Change "space" to "distance" in the lines of the records from the line with "What space is" through the end of the records, and give those lines again with everything else unchanged.
+-------+
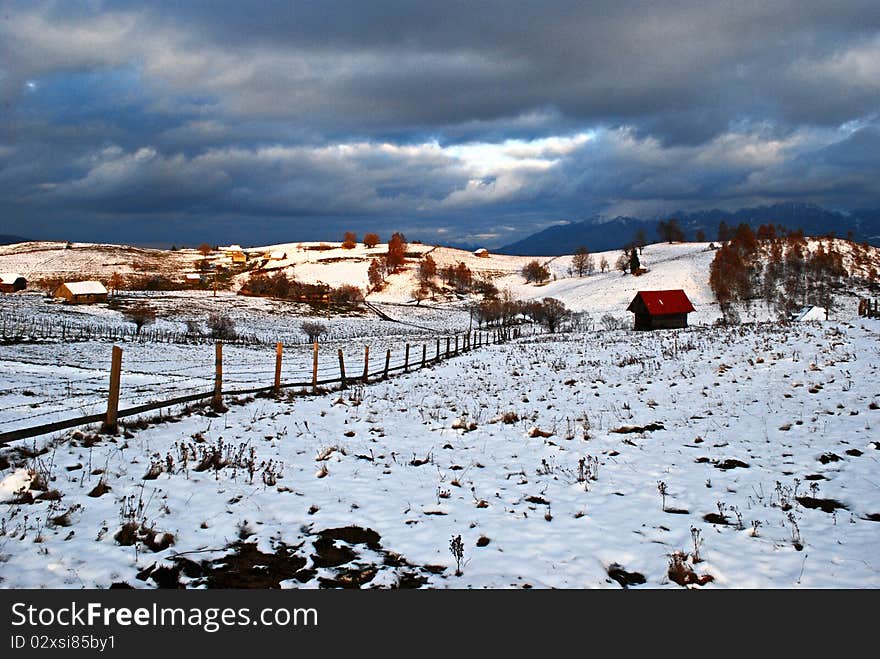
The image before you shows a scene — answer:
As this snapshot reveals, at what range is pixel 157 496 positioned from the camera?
7.63m

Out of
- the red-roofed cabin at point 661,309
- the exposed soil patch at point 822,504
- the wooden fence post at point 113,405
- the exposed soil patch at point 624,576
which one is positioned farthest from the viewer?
the red-roofed cabin at point 661,309

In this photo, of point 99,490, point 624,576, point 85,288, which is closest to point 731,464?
point 624,576

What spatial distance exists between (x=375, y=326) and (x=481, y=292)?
66.7 meters

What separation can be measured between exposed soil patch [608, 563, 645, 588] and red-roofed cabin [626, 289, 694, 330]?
60524 mm

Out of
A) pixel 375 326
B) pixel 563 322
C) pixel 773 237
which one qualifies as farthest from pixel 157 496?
pixel 773 237

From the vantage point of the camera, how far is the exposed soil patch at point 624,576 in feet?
18.2

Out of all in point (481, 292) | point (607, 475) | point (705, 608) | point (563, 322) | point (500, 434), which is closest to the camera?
point (705, 608)

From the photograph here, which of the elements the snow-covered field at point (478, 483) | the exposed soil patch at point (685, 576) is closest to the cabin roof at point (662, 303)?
the snow-covered field at point (478, 483)

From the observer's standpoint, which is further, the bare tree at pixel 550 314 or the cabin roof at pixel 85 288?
the cabin roof at pixel 85 288

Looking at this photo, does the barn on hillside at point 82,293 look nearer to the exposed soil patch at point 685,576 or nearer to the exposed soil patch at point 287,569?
the exposed soil patch at point 287,569

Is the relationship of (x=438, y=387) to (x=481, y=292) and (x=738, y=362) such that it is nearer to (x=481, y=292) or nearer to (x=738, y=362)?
(x=738, y=362)

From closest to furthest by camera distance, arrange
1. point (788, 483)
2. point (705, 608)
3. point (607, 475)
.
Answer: point (705, 608)
point (788, 483)
point (607, 475)

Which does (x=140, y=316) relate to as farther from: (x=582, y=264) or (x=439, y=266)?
(x=582, y=264)

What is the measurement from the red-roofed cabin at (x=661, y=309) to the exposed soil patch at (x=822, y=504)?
57751 millimetres
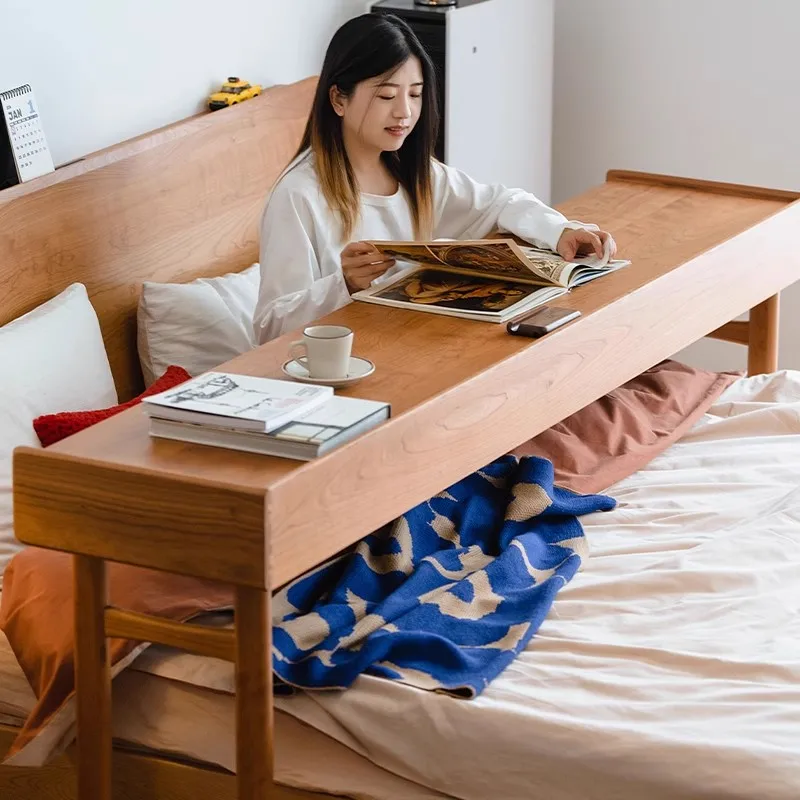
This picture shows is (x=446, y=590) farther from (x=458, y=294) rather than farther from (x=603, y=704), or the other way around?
(x=458, y=294)

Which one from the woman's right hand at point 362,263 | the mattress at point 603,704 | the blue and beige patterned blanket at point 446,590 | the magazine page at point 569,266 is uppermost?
the woman's right hand at point 362,263

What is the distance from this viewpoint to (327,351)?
173 centimetres

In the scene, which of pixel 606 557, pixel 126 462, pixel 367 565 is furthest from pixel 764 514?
pixel 126 462

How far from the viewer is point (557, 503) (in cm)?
210

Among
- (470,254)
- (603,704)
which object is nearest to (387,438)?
(603,704)

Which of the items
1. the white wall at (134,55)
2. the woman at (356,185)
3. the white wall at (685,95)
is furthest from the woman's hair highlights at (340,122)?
the white wall at (685,95)

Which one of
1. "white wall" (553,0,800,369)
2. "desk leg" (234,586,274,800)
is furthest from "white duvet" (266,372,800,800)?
"white wall" (553,0,800,369)

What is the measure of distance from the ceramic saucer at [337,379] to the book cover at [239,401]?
56 millimetres

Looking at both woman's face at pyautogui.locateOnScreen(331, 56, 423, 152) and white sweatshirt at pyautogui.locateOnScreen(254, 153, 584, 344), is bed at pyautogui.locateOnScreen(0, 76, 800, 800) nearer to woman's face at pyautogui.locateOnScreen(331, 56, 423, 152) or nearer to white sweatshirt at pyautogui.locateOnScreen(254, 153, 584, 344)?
white sweatshirt at pyautogui.locateOnScreen(254, 153, 584, 344)

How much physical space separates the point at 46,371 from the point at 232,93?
37.8 inches

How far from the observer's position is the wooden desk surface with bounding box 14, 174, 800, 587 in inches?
58.7

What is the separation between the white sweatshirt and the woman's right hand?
→ 42 mm

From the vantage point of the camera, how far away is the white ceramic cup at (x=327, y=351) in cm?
172

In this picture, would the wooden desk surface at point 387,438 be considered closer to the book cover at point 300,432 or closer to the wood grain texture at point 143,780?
the book cover at point 300,432
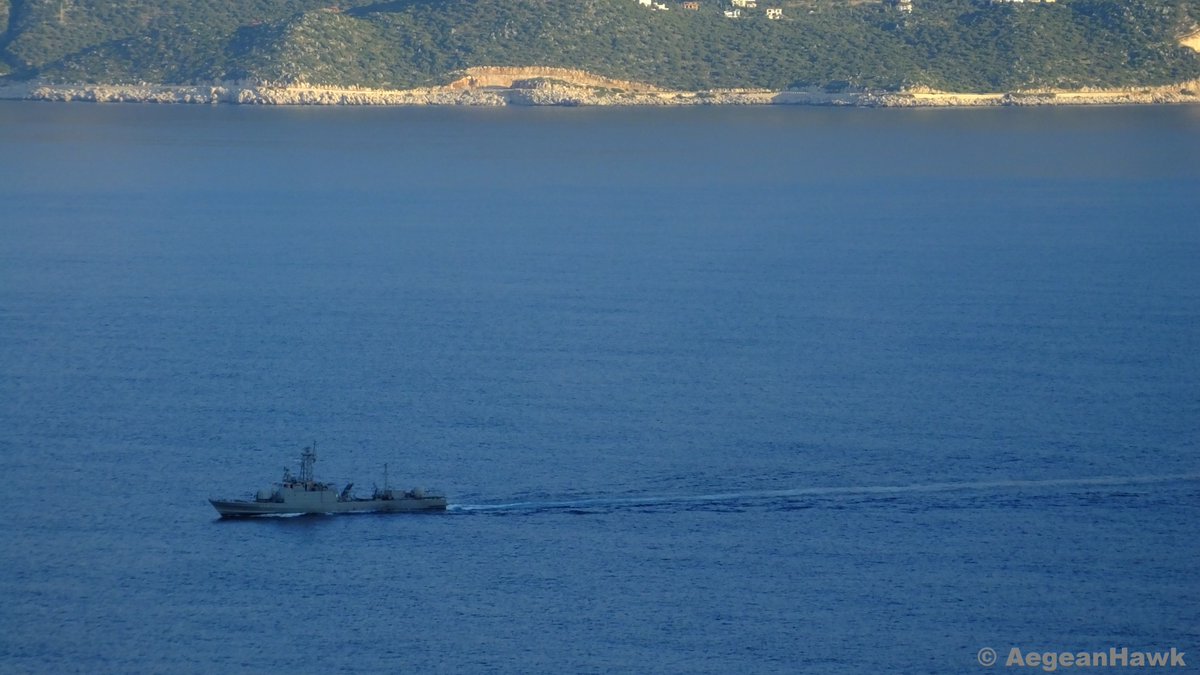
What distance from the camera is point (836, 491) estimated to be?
192 feet

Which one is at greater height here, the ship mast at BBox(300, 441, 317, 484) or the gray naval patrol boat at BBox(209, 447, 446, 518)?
the ship mast at BBox(300, 441, 317, 484)

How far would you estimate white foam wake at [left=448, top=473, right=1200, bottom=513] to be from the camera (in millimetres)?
57875

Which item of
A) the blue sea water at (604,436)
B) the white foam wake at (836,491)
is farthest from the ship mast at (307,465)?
the white foam wake at (836,491)

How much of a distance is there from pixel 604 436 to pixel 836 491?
940 cm

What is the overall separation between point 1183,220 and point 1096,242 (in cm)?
1378

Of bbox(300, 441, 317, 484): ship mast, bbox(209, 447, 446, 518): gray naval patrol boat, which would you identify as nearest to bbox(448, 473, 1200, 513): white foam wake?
bbox(209, 447, 446, 518): gray naval patrol boat

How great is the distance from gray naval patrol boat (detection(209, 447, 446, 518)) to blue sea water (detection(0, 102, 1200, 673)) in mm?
507

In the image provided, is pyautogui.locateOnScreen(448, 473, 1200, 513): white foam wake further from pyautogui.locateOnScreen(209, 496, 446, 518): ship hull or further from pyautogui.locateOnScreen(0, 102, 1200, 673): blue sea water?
pyautogui.locateOnScreen(209, 496, 446, 518): ship hull

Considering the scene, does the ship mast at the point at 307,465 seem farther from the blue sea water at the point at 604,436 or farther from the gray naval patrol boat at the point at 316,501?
the blue sea water at the point at 604,436

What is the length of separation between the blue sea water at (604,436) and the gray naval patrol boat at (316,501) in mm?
507

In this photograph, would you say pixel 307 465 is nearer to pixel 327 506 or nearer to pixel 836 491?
pixel 327 506

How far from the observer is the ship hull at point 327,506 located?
57562 millimetres

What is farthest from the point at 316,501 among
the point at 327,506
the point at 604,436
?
the point at 604,436

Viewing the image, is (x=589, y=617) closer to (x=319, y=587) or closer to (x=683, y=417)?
(x=319, y=587)
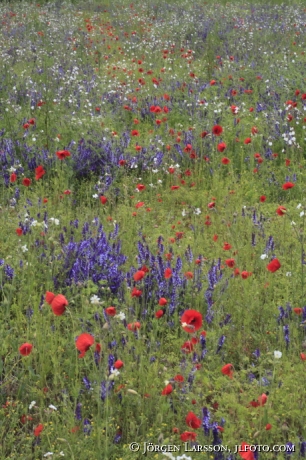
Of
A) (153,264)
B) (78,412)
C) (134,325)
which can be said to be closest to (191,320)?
(134,325)

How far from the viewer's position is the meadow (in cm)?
225

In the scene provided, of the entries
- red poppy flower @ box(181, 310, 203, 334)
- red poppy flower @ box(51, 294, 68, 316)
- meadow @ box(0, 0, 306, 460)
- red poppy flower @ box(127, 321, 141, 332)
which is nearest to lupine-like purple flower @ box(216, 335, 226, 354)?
meadow @ box(0, 0, 306, 460)

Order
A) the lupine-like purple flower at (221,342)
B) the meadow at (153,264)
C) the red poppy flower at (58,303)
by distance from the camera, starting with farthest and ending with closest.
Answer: the lupine-like purple flower at (221,342) → the meadow at (153,264) → the red poppy flower at (58,303)

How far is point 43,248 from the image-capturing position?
3408 millimetres

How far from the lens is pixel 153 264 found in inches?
127

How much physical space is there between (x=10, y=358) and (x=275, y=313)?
4.85 ft

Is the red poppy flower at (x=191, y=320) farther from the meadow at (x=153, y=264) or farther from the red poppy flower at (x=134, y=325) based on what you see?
the red poppy flower at (x=134, y=325)

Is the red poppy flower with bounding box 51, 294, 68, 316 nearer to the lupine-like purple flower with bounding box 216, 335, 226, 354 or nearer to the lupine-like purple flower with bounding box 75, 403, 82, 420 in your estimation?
the lupine-like purple flower with bounding box 75, 403, 82, 420

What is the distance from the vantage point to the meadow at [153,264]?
225 centimetres

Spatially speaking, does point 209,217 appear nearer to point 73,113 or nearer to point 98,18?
point 73,113

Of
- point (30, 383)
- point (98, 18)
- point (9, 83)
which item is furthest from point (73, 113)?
point (98, 18)

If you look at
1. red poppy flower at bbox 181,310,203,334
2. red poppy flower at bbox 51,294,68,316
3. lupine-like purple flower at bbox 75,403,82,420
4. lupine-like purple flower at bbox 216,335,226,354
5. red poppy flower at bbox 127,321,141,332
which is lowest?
lupine-like purple flower at bbox 75,403,82,420

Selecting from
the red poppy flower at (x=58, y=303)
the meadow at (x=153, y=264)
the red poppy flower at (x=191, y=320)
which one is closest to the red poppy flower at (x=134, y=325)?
the meadow at (x=153, y=264)

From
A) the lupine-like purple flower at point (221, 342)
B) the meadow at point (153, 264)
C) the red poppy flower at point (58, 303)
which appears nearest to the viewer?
the red poppy flower at point (58, 303)
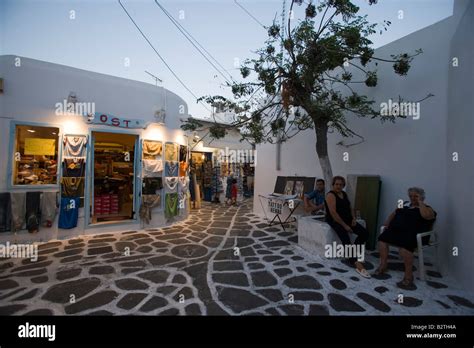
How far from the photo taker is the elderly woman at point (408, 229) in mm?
3393

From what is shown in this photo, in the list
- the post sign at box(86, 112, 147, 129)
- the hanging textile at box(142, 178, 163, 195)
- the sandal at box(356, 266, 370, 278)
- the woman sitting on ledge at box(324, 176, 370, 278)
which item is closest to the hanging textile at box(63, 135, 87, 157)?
the post sign at box(86, 112, 147, 129)

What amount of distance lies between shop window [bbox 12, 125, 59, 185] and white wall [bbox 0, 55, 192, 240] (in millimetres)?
192

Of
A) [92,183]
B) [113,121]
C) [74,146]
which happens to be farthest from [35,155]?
[113,121]

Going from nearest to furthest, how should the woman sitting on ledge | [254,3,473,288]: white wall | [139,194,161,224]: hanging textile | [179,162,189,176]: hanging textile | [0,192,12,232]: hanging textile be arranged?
the woman sitting on ledge → [254,3,473,288]: white wall → [0,192,12,232]: hanging textile → [139,194,161,224]: hanging textile → [179,162,189,176]: hanging textile

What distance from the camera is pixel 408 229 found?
3547 millimetres

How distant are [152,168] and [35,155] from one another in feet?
8.99

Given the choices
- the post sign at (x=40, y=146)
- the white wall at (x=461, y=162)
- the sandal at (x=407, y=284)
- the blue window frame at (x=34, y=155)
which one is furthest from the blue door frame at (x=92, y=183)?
the white wall at (x=461, y=162)

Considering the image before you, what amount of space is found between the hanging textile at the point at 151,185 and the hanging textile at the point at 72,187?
1.54 meters

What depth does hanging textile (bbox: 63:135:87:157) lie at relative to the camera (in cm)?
550

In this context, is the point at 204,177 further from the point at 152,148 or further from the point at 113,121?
the point at 113,121

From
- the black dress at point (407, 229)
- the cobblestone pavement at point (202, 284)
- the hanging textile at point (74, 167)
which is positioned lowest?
the cobblestone pavement at point (202, 284)

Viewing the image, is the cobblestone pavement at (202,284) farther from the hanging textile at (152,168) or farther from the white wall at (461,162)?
the hanging textile at (152,168)

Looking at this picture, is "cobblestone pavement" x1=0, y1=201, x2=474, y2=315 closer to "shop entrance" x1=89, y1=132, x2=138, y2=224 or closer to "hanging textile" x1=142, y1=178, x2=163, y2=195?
"hanging textile" x1=142, y1=178, x2=163, y2=195
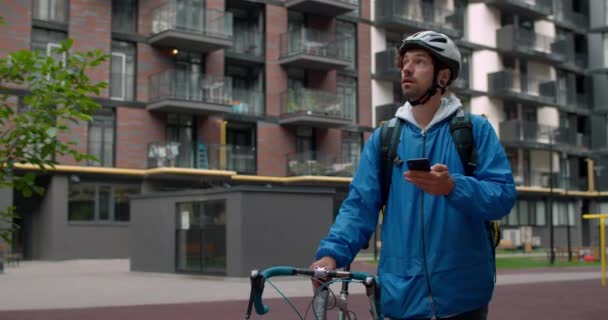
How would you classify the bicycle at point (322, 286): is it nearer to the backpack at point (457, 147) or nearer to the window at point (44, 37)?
the backpack at point (457, 147)

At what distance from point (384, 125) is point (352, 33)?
137ft

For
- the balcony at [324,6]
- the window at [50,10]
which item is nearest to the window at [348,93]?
the balcony at [324,6]

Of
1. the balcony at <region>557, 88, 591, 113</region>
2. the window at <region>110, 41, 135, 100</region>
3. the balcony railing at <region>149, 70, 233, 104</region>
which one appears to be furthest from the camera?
the balcony at <region>557, 88, 591, 113</region>

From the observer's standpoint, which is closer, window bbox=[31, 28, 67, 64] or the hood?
the hood

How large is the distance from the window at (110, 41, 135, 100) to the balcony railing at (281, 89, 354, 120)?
8.22 meters

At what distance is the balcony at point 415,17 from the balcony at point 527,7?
479cm

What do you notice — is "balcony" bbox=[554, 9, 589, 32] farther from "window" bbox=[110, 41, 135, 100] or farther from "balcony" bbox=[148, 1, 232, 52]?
"window" bbox=[110, 41, 135, 100]

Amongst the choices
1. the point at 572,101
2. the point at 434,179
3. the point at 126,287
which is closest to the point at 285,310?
the point at 126,287

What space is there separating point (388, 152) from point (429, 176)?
564mm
+-------+
◆ The result
What distance is there separating point (388, 152) from point (429, 176)?
564mm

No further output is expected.